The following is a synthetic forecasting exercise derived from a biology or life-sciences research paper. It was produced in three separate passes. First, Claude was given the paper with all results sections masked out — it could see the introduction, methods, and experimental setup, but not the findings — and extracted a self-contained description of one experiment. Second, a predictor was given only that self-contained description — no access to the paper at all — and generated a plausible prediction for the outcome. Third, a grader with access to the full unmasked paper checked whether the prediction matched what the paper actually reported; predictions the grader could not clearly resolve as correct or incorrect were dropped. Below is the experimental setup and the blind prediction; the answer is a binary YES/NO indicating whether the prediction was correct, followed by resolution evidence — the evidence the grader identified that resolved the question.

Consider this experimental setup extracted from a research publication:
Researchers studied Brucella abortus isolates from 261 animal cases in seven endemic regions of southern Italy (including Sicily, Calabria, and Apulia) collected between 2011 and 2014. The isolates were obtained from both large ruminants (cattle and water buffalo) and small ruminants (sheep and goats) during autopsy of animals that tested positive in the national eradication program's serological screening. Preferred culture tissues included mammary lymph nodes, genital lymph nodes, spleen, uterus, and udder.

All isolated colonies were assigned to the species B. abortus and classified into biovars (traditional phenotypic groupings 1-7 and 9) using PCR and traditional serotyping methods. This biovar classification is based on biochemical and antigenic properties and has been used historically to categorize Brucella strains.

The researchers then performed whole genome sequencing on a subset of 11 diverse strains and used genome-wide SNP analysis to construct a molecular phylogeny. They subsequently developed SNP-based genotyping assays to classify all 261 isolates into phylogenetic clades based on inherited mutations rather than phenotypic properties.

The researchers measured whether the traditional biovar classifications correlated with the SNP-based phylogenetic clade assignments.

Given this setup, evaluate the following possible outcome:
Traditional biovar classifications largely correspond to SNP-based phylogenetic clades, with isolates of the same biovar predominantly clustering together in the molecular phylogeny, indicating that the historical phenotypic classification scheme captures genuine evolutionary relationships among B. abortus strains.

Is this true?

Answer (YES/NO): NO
○ ○ ○ ○ ○ ○ ○
EXERCISE –
Look above for the line holding "The researchers measured" and the line holding "Given this setup, evaluate". Retype both, and every line between them, word for word and nothing else.

EXERCISE OUTPUT –
The researchers measured whether the traditional biovar classifications correlated with the SNP-based phylogenetic clade assignments.

Given this setup, evaluate the following possible outcome:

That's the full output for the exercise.